Welcome to The Green Leap Forward, a side project for my Principled Bicycling Substack. I felt like I needed to do some deeper dives into Climate Change and associated policies and tie it back as it pertains to bicycling advocacy issues but I also want this content to somewhat stand on its own.
And as an obligatory disclaimer:
I’M NOT ARGUING THAT CLIMATE CHANGE DOES NOT EXIST, so please lay off with the “Climate Change Denier" accusations.

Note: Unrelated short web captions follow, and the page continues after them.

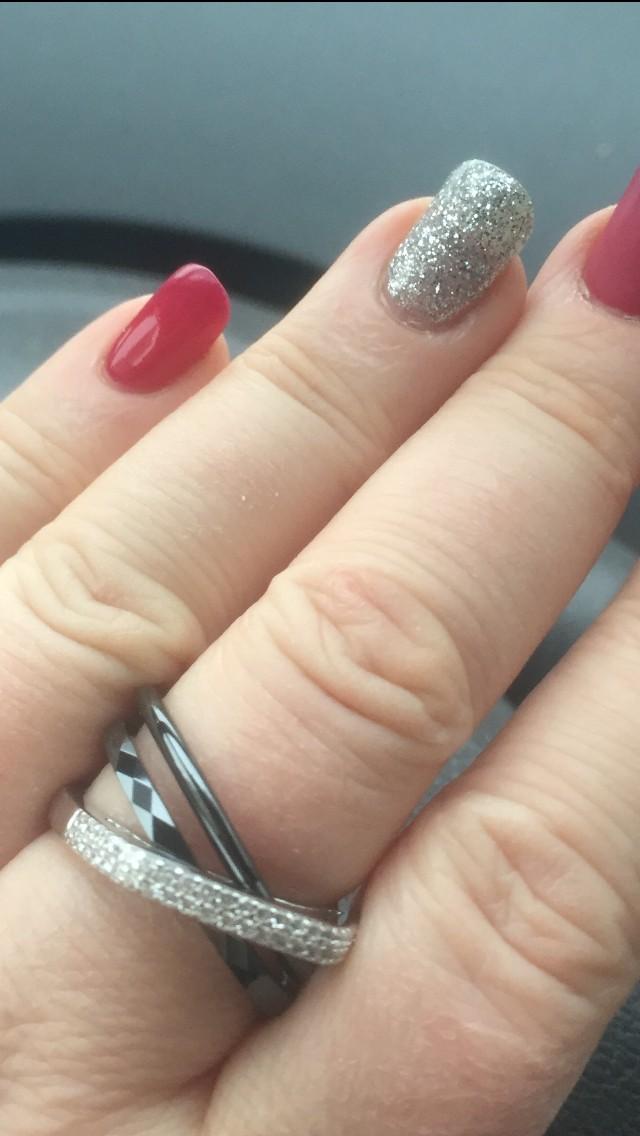 Отличная кольцо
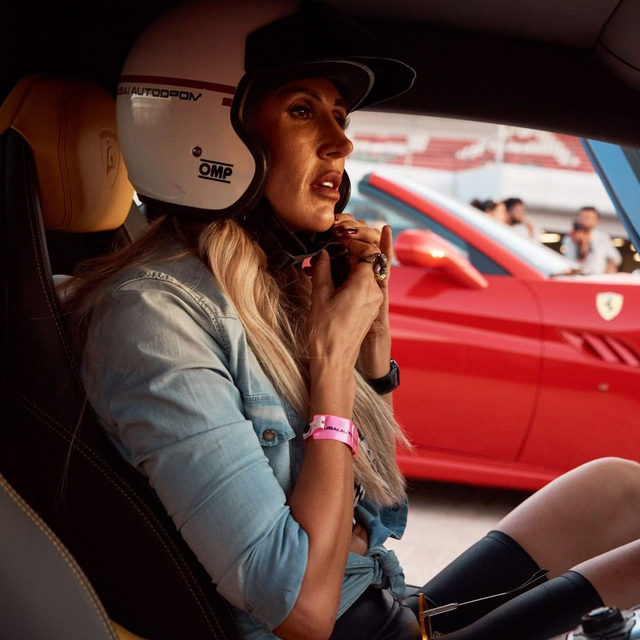 """Driving with Dubai's all-female luxury car club, the @arabiangazelles, sheds light on a new kind of ladies' club where power is in the eye—and gearshift—of the beholder. @elianeamer (above), a former journalist, mother of three, and one of the original members of the Arabian Gazelles, had parents who owned a gas station and car repair shop in Lebanon. """"I used to steal my brothers' cars a lot and go driving everywhere,"""" says Amer. Now she likes to drive her Lamborghini Aventador barefoot. """"When I jump into the driver's seat and hear the sound of the engine, something changes,"""" Amer tells me. """"It makes me want to be as aggressive as the car. After joining the Gazelles, I realized there are many more woman who feel the same way I do."""" Tap the link in our bio to read more. Photographed by @devindoyle"""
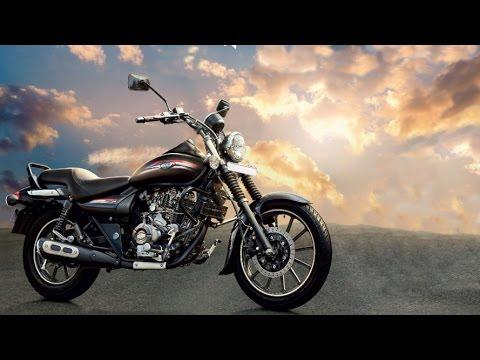 Autos Choice: Bajaj Avenger 220 Street  Specs & Reviews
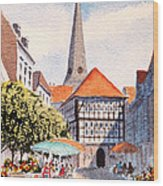 Hattingen Germany Wood Print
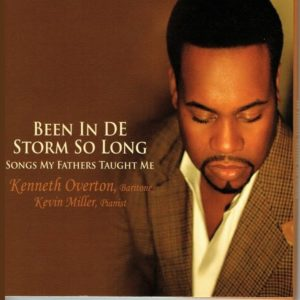 Been in De Storm So Long (Kenneth Overton, baritone | Kevin Miller, piano)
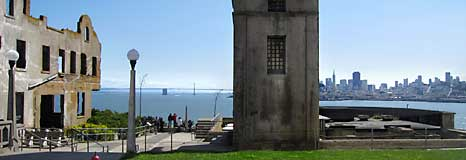 The view from Alcatraz with the lighthouse in the foreground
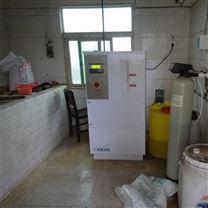 畜牧养殖行业次氯酸钠发生器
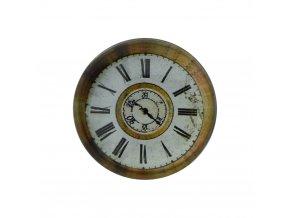 hodinky hodiny nastenne magneticke magnet na lednicku retro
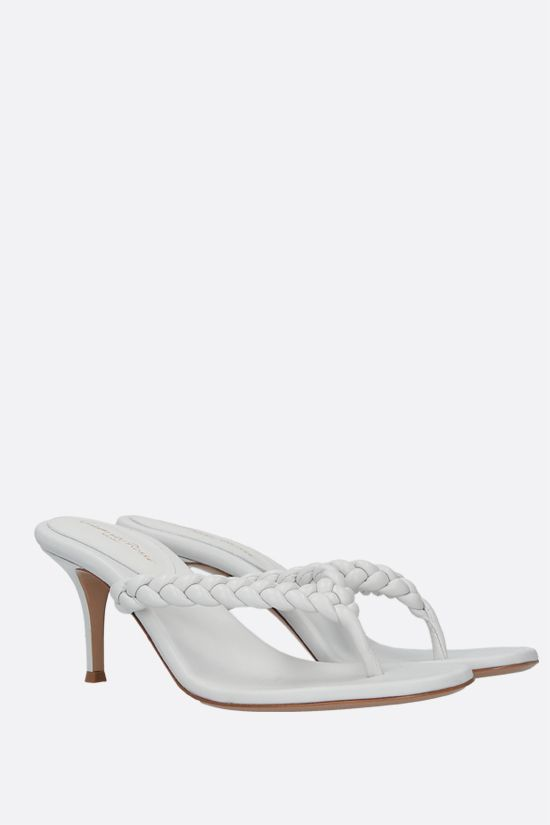 GIANVITO ROSSI: Tropea woven nappa thong sandals Color White_2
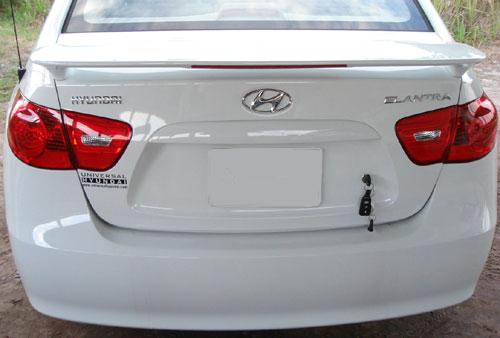 http://www.cardata.com/spoilers/images/DAR_Spoilers/abs-522_Hyundai_Elantra.jpg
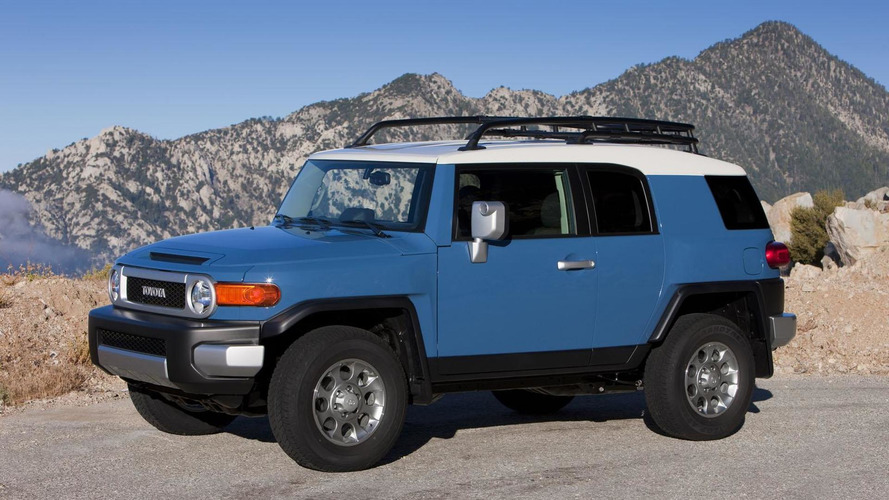 Toyota committed to body-on-frame SUVs - report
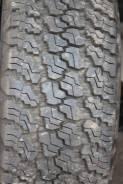 Goodyear Wrangler. Всесезонные, 2011 год, 20%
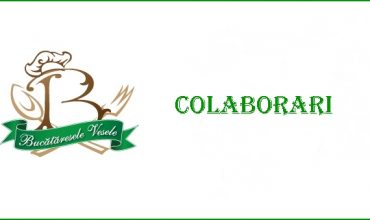 Colaborari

The Green Leap Forward is a slight play on the Great Leap Forward, which was a period in the history of the People’s Republic of China roughly between 1958 and 1962 where the Communist Leader Chairman Mao Zedong sought to radically and rapidly change China from a primarily agrarian society to a communist one. This was a part of Mao’s great utopian vision for a China with Communist Characteristics as it was often called and intended to rapidly develop both China’s agricultural sector and their industrial sector. To but it bluntly, the former mostly resembled extremely primitive agriculture with no mechanized farm equipment and the latter lacking the capability to make simple building materials such as steel or concrete.
Mao’s commitment to increasing steel production for example sought to double said production within one year. This was attempted by so-called “backyard furnaces” which were constructed by every day Chinese rural citizens literally in their (former) back yards. These farmers lacked knowledge of basic metallurgically and were often even illiterate to begin with. The Chinese Communist vision, much like every other Communist vision assumed each person was of the same abilities so they saw no problem in these people making something as complicated as steel in rudimentary furnaces. The primary fuel source to heat these furnaces were taken from surrounding forests as opposed to coking coal until they were stripped completely nude. Later the wood was taken from buildings. Much of the steel produced was of extremely low quality and consistency and typically was just melted steel from scrap metal. Mao detested intellectuals in the cities who could have instructed these people on how to properly extract iron ore, burn high density fuels, construct proper furnaces, and make high quality steel.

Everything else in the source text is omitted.